Sotto la legge Fornero del 2012, senza comparazione vi è la reintegrazione nel posto di lavoroo

Con ricorso avanti il tribunale di Milano alcune lavoratrici dipendenti di una cooperativa, ma applicate presso un grosso albergo metropolitano in esecuzione di un appalto per i servizi di pulizia e facchinaggio, hanno riferito di essere state licenziate con la procedura del licenziamento collettivo. Il licenziamento   aveva riguardato le sole lavoratrici addette a quel solo appalto dei servizi di pulizia facchinaggio, senza che fosse stata effettuata alcuna comparazione con gli altri lavoratori addetti alle altre strutture alberghiere presso le quali svolgevano identico servizio.

Le lavoratrici hanno sostenuto che la cooperativa aveva gestito la procedura del licenziamento collettivo senza considerare l’esistenza, in capo alla stessa, di altre unità produttive, con i cui addetti li lavoratrici dell’appalto chiuso potevano e dovevano essere comparate.

La cooperativa, invece, ha sostenuto che la scelta dei lavoratori da avviare alla mobilità ben poteva essere limitata ad un solo reparto o unità dell'azienda, senza dover essere estesa all'intero complesso aziendale, ove ciò fosse (come era) giustificato da effettive esigenze tecnico-organizzative.

Il tribunale di Milano ha accolto la domanda delle lavoratrici con la seguente motivazione:

“Come è noto, nel licenziamento collettivo, in mancanza dell'accordo tra le parti, sono previsti dalla legge precisi criteri da seguire in concorso tra di loro al fine di scegliere i lavoratori da licenziare:

carichi di famiglia;

anzianità;

esigenze tecnico-produttive ed organizzative.

La comparazione delle diverse posizioni dei lavoratori deve essere effettuata nel rispetto del principio di buona fede e correttezza (artt. 1175 e 1375 c.c.) inteso come regola di equilibrata conciliazione dei conflittuali interessi delle parti (Cass. 2 dicembre 2009, n. 25353; Cass. 21 giugno 2007, n. 14488).

La comparazione inoltre deve essere effettuata nell'ambito dell'intero complesso organizzativo e produttivo (così App. Milano, 20 settembre 2013, n. 1062; Cass., sez. lav., 5 agosto 2013, n. 18617).

§ DATI FORNITI:
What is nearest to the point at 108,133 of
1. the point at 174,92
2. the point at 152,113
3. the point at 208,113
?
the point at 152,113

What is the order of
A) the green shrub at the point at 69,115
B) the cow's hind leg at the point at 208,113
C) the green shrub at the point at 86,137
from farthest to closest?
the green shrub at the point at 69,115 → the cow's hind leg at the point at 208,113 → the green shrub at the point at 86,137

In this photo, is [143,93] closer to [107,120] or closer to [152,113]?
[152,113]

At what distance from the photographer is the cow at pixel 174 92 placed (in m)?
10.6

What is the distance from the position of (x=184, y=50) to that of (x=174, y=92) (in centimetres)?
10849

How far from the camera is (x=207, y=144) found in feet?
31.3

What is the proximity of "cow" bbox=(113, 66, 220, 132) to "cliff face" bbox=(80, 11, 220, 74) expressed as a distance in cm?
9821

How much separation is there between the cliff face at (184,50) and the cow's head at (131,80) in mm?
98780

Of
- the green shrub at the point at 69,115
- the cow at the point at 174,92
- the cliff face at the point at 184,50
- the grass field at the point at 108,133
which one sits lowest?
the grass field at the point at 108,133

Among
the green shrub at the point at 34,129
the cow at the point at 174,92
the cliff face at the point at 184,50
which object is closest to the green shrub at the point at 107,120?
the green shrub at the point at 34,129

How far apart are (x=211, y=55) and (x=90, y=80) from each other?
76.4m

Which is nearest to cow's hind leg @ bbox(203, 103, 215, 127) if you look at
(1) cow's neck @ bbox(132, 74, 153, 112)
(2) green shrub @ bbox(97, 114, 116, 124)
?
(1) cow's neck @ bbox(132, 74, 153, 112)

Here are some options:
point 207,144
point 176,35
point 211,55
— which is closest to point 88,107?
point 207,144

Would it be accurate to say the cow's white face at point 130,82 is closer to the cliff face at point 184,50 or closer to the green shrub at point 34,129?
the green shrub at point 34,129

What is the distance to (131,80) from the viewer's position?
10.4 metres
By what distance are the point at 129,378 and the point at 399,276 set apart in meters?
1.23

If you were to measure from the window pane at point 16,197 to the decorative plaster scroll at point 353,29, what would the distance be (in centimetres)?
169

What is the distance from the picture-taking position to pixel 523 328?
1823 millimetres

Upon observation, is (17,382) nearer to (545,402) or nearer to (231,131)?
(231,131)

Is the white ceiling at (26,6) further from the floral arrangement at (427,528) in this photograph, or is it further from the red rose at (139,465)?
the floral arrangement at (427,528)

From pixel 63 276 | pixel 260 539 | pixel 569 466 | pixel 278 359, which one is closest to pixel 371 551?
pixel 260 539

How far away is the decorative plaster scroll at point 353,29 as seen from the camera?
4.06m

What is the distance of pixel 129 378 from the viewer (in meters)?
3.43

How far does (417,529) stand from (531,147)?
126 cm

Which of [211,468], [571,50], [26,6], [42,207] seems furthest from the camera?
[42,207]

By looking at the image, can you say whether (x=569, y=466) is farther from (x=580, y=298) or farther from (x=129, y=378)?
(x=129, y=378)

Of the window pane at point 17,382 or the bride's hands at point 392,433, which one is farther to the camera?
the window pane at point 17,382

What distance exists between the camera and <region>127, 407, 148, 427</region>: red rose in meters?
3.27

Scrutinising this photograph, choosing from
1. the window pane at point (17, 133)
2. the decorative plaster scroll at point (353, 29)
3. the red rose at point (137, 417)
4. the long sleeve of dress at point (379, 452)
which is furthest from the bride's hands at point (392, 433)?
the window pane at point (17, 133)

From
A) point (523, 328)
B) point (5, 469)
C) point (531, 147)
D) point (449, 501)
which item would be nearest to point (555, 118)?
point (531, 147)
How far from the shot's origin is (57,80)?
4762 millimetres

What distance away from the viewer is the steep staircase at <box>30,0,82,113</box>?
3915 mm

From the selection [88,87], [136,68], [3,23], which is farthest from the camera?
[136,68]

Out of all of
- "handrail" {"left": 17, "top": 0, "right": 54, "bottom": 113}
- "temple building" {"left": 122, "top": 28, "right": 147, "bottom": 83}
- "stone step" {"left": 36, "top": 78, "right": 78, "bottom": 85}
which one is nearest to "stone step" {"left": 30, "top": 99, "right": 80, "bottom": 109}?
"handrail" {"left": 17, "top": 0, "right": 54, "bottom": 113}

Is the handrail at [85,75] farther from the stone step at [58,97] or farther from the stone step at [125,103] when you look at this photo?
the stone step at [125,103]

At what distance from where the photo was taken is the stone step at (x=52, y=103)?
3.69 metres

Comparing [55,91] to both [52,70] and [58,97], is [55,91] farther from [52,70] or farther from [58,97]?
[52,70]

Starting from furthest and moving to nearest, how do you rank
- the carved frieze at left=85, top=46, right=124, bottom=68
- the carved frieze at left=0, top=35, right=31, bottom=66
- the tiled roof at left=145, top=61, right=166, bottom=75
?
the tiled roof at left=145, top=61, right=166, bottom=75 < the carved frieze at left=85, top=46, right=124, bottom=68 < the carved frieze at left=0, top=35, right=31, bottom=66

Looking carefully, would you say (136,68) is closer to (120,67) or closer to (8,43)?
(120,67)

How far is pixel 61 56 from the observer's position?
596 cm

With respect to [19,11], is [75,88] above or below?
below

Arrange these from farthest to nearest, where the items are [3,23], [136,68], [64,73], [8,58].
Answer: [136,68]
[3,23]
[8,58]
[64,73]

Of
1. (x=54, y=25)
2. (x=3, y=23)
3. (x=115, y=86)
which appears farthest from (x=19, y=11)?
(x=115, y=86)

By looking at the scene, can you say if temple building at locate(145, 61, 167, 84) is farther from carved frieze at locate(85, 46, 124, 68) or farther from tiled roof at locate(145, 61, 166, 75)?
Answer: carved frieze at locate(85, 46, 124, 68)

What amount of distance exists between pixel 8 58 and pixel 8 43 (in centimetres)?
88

§ OBIETTIVI:
a: Cita senza modifiche il passo del testo sul licenziamento collettivo che comincia con "La cooperativa, invece, ha" e prosegue fino a "tecnico-produttive ed organizzative.".
b: Scrivi il seguito del testo sul licenziamento collettivo, partendo dall'ultima frase riportata.

§ SOLUZIONI DEGLI ESERCIZI:
a:
La cooperativa, invece, ha sostenuto che la scelta dei lavoratori da avviare alla mobilità ben poteva essere limitata ad un solo reparto o unità dell'azienda, senza dover essere estesa all'intero complesso aziendale, ove ciò fosse (come era) giustificato da effettive esigenze tecnico-organizzative.

Il tribunale di Milano ha accolto la domanda delle lavoratrici con la seguente motivazione:

“Come è noto, nel licenziamento collettivo, in mancanza dell'accordo tra le parti, sono previsti dalla legge precisi criteri da seguire in concorso tra di loro al fine di scegliere i lavoratori da licenziare:

carichi di famiglia;

anzianità;

esigenze tecnico-produttive ed organizzative.

b:
Fa eccezione il caso in cui la chiusura (o la ristrutturazione) riguardi solamente un settore o un ramo d'azienda ed esaurisca in tale ambito i suoi effetti. Ma in tale ipotesi l'applicazione dei criteri di scelta può avvenire in ambito più ristretto a condizione che (Cass. 3 maggio 2006, n. 10198):

ciò sia giustificato dalle esigenze tecnico-produttive ed organizzative che hanno dato luogo alla riduzione del personale (Cass. 24 gennaio 2002, n. 809);

nel settore o reparto interessato non sussistano professionalità suscettibili di utilizzazione nel settore o ramo nel quale l'attività viene mantenuta (Cass. 10 maggio 2003, n. 7169). Ad esempio, è stata ritenuta illegittima la scelta di licenziare dei lavoratori solo perché addetti al reparto lavorativo soppresso, trascurando così di tenere conto che gli stessi avevano, con frequenza ed in tempi non remoti, sostituito colleghi addetti ad altri reparti con un'indubbia e non contestata professionalità.

Nessuna prova della specie di quelle indicate è stata fornita dalla cooperativa”

Nella causa era emerso che le lavoratrice licenziate erano tutte addette “alle pulizie e/o facchinaggio e svolgevano le stesse mansioni di tutti gli altri addetti alle altre sedi e che l’appalto come tutti gli altri appalti, era radicalmente privo di una propria autonomia, dipendendo in tutto e per tutto dalla struttura centrale, il che rendeva ulteriormente illegittima la scelta della società di aprire la procedura solo con riferimento ai lavoratori impegnati presso questa struttura.”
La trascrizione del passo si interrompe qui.